SELECTED EXTRACT ::
Employees around the world get proceeds from earnings annually from millions of dollars of H&M stock.
To encourage employees’ long term employee involvement with the company, the internationally successful Swedish clothing retailer H&M (Hennes & Mauritz) is giving 4,040,404 of its public stock shares, which have an estimated worth of $137 million, to the firm's own workers in all its divisions around the world.
“The idea is to create a long-term incentive program which is the same for all employees. Our hope is that employees will be able to benefit from H&M’s value growth in the same manner as a shareholder,” stated Stefan Persson, Chairman of the Board, who is Sweden’s second richest individual after Ikea founder Ingvar Kamprad.
H&M also hopes that the measure, which is based on the amount of time worked with the company and unrelated to position or salary level, will benefit future recruitment during H&M's major global expansion. Payouts to workers will being in 2011, and all their employees around the world who have worked for the company for at least five years are eligible.
Donated in early September by the Persson family - H&M's major shareholder with 37% of the stock and 70% of the voting rights - the funds are being transferred to a newly established Swedish foundation, Stiftelsen H&M Incentive Program. The company intends to make future contributions to the foundation equivalent to 10% of the increase in share 12 month dividends.

WRITTEN EXERCISE 1 :: List every percentage given in the article on H&M's share donation, along with what each one refers to.
WRITTEN EXERCISE 2 :: In the article on H&M's share donation, how long must employees have worked for the company to be eligible?

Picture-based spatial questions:

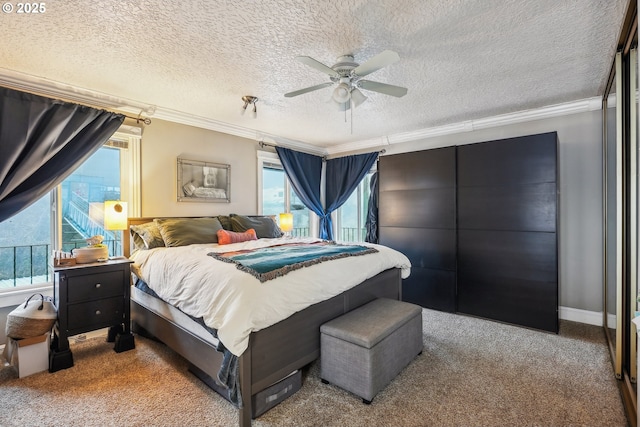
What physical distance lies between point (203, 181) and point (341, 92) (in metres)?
2.39

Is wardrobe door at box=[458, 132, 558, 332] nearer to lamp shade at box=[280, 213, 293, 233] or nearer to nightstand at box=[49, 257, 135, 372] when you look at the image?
lamp shade at box=[280, 213, 293, 233]

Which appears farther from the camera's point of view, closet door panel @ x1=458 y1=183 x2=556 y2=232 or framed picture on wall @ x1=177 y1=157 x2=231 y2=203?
framed picture on wall @ x1=177 y1=157 x2=231 y2=203

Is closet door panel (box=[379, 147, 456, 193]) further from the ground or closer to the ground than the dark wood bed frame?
further from the ground

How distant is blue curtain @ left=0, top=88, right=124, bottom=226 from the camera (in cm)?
259

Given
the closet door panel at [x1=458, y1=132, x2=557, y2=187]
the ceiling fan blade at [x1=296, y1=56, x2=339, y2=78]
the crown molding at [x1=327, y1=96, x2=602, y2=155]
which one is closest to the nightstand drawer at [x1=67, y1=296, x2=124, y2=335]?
the ceiling fan blade at [x1=296, y1=56, x2=339, y2=78]

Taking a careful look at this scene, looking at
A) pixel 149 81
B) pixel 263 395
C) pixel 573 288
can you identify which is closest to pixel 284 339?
pixel 263 395

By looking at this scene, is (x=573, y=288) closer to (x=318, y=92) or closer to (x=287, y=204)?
(x=318, y=92)

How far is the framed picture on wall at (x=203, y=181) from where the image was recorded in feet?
12.6

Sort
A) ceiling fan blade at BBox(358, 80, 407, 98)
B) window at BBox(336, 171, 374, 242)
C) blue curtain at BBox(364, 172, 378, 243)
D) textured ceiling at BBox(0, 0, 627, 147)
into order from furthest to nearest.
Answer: window at BBox(336, 171, 374, 242)
blue curtain at BBox(364, 172, 378, 243)
ceiling fan blade at BBox(358, 80, 407, 98)
textured ceiling at BBox(0, 0, 627, 147)

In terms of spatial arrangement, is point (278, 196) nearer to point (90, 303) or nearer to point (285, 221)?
point (285, 221)

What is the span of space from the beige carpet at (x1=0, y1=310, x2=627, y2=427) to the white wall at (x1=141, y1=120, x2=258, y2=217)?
5.55 ft

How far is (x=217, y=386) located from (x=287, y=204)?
3507 mm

EXPECTED OUTPUT 1 ::
- 37%: the Persson family's share of H&M's stock
- 70%: the Persson family's share of the voting rights
- 10%: the basis for H&M's planned future contributions to the foundation

EXPECTED OUTPUT 2 :: At least five years.